(MATERIAL SHOWN Opens)
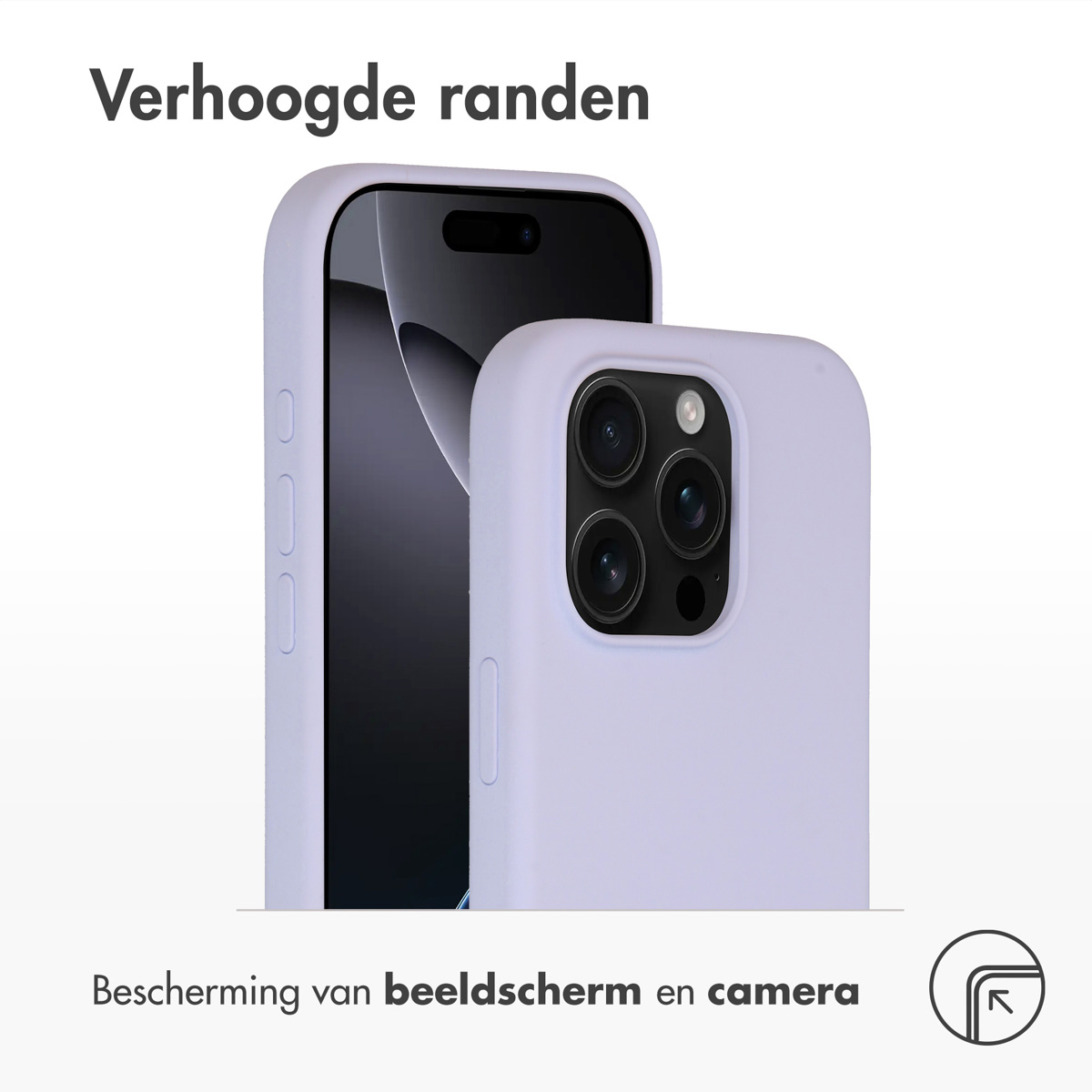 Twee lichtpaarse telefoonhoesjes, één op een telefoon, de andere ernaast. Tekst: Verhoogde randen.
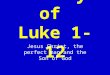 Survey of  Luke 1-12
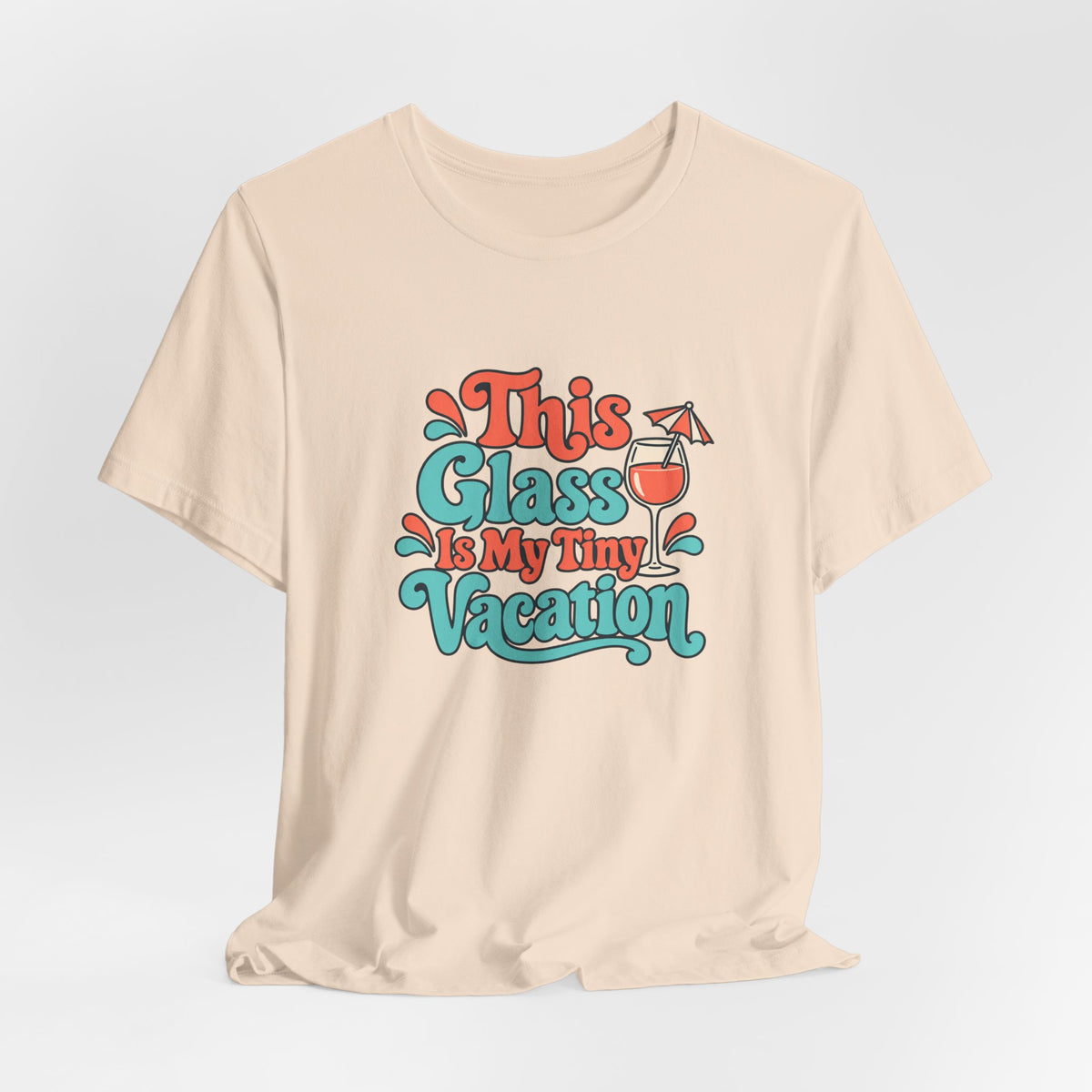 Tiny Vacation Wine Shirt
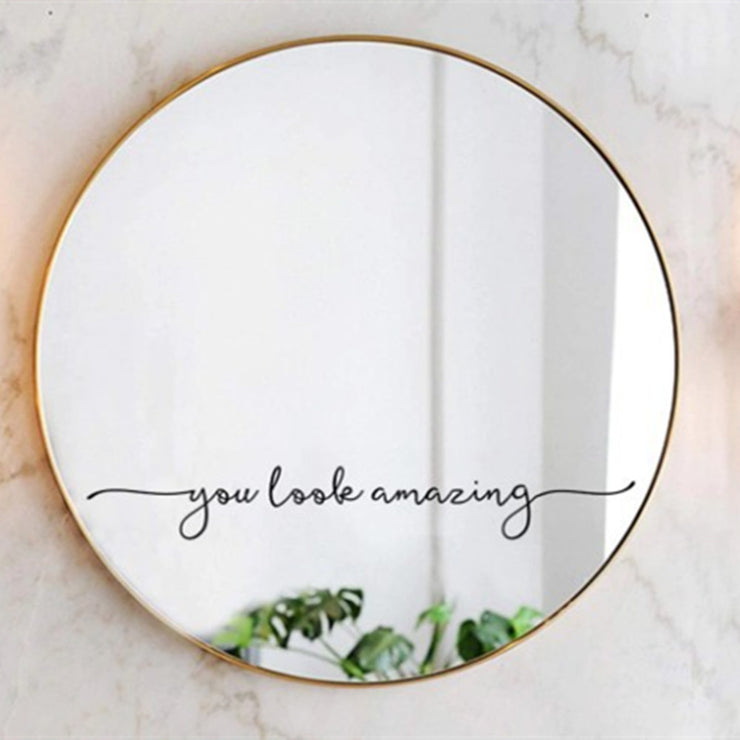 You Look Amazing Wall Sticker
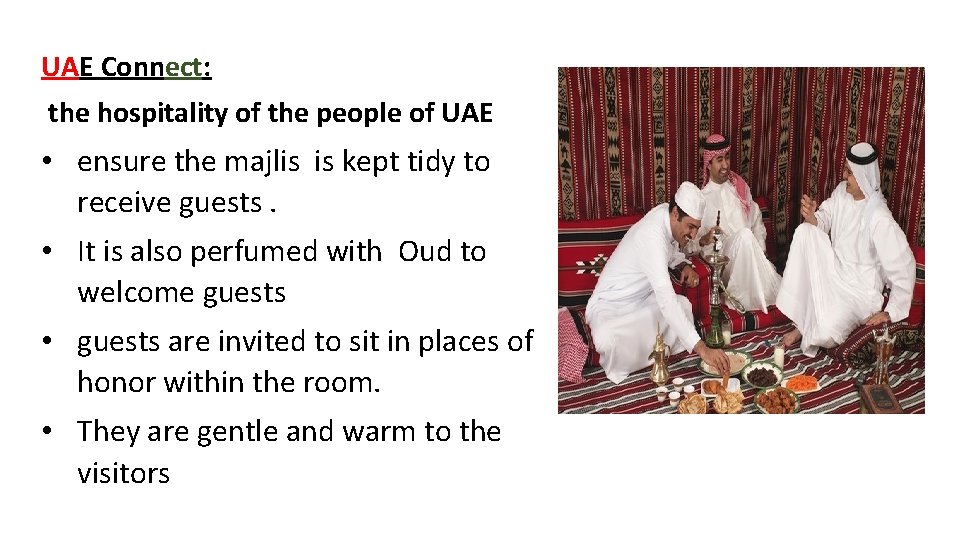 UAE Connect: the hospitality of the people of UAE • ensure the majlis is UAE Connect: the hospitality of the people of UAE • ensure the majlis is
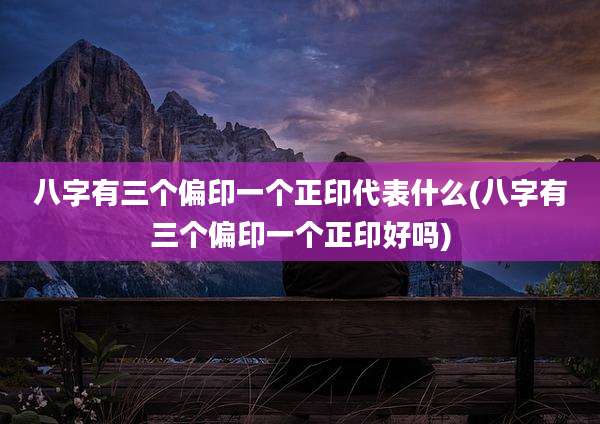 八字有三个偏印一个正印代表什么(八字有三个偏印一个正印好吗)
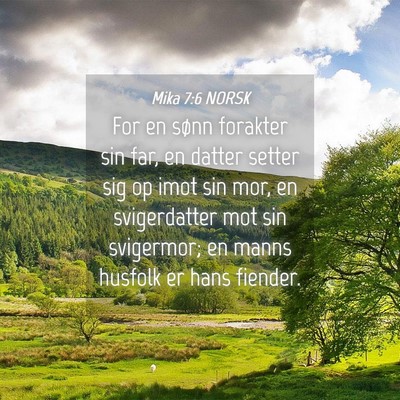 Picture 04 - Mika 7:6 NORSK - For en sønn forakter sin far, en datter setter - Bible Verse Picture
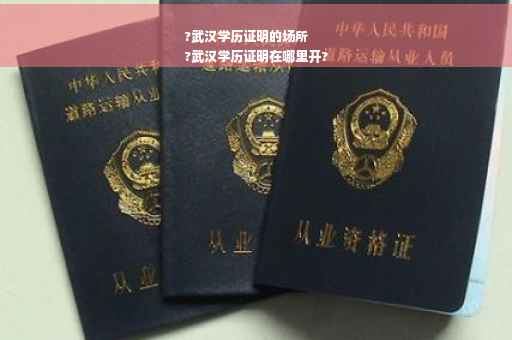 ?武汉学历证明的场所
?武汉学历证明在哪里开?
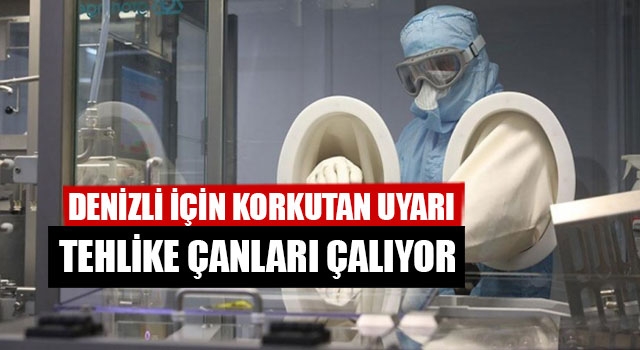 Denizli İçin Korkutan Uyarı Tehlike Çanları Çalıyor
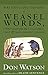Watson's Dictionary of Weasel Words [Enhanced with Updates] by 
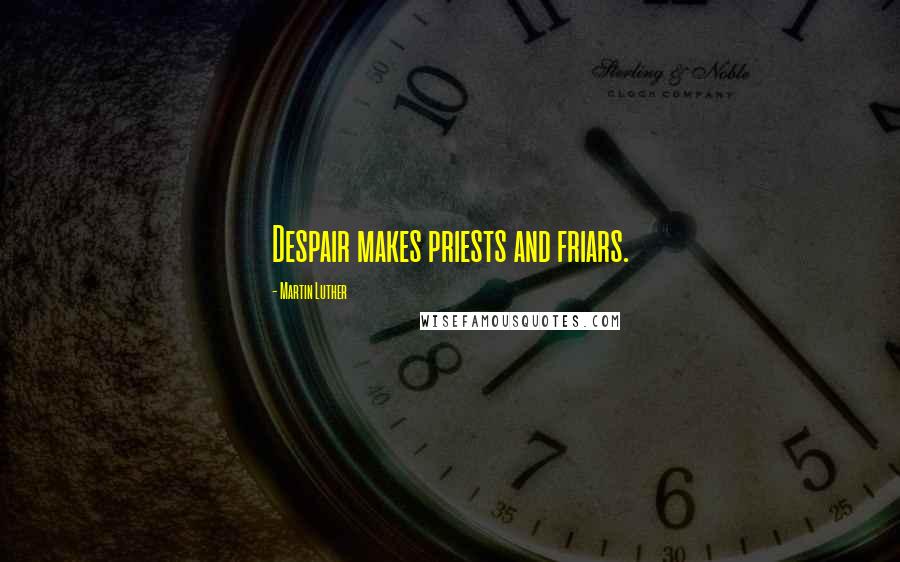 Martin Luther Quotes: Despair makes priests and friars.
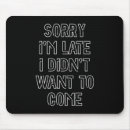 Search for sorry mouse mats Humour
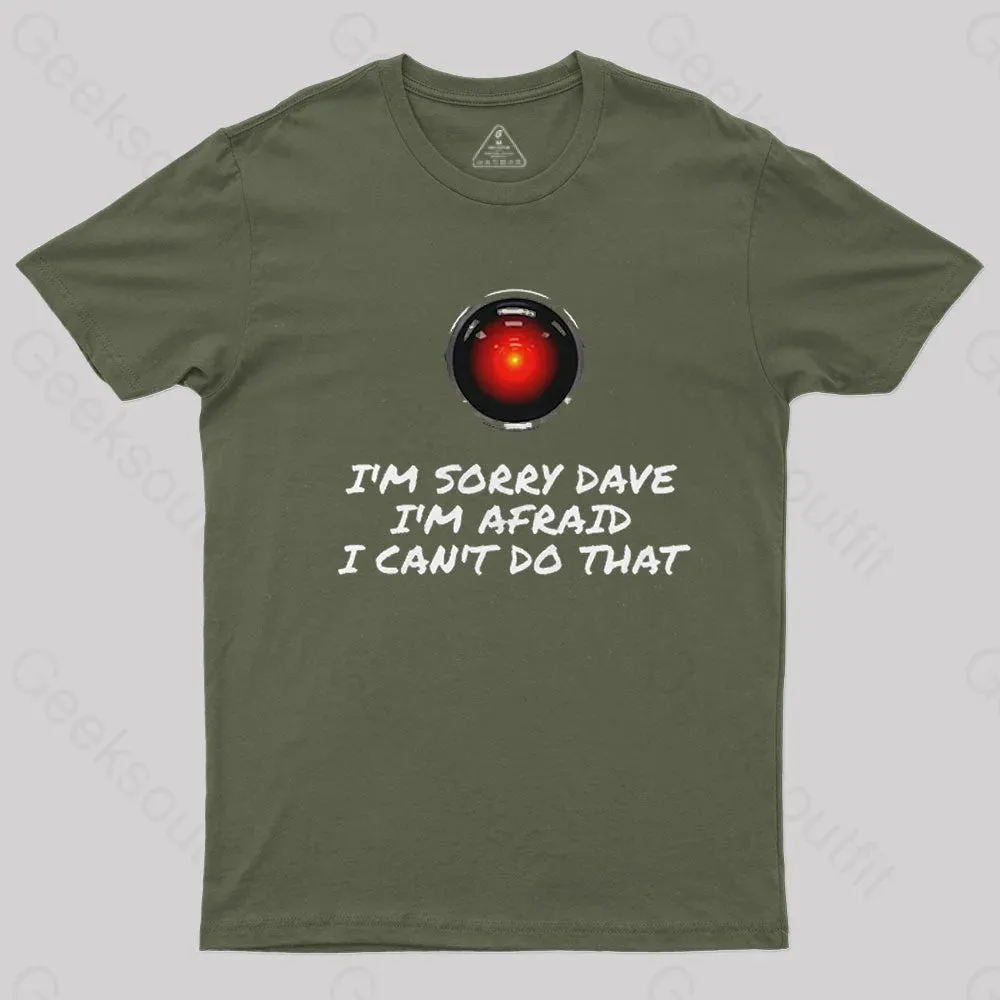 I'm Sorry Dave Nerd T-Shirt - Image 3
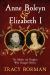 Anne Boleyn and Elizabeth I : The Mother and Daughter Who Changed History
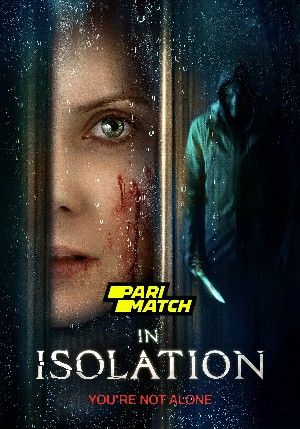 In Isolation 2022 Hindi Unofficial Dubbed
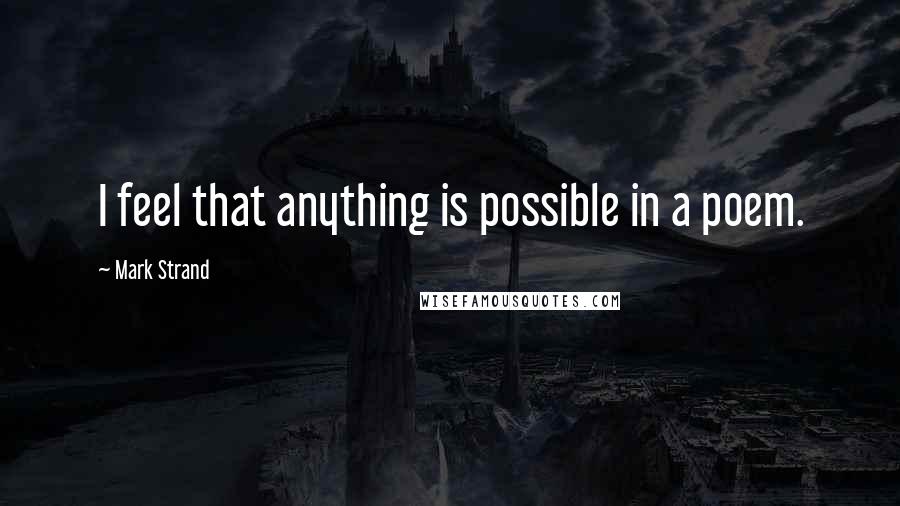 Mark Strand Quotes: I feel that anything is possible in a poem.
(MATERIAL SHOWN Closes)
**DESCRIPTION OF THE TASK:** Copy exactly what appears in the entries, beginning with the first line and ending with the line that has "Anne Boleyn and", but not the pictures.

**RESULT FOR THIS TASK:**
 Twee lichtpaarse telefoonhoesjes, één op een telefoon, de andere ernaast. Tekst: Verhoogde randen.
 Survey of  Luke 1-12
 Tiny Vacation Wine Shirt
 You Look Amazing Wall Sticker
 UAE Connect: the hospitality of the people of UAE • ensure the majlis is UAE Connect: the hospitality of the people of UAE • ensure the majlis is
 八字有三个偏印一个正印代表什么(八字有三个偏印一个正印好吗)
 Picture 04 - Mika 7:6 NORSK - For en sønn forakter sin far, en datter setter - Bible Verse Picture
 ?武汉学历证明的场所
?武汉学历证明在哪里开?
 Denizli İçin Korkutan Uyarı Tehlike Çanları Çalıyor
Watson's Dictionary of Weasel Words [Enhanced with Updates] by 
 Martin Luther Quotes: Despair makes priests and friars.
 Search for sorry mouse mats Humour
 I'm Sorry Dave Nerd T-Shirt - Image 3
 Anne Boleyn and Elizabeth I : The Mother and Daughter Who Changed History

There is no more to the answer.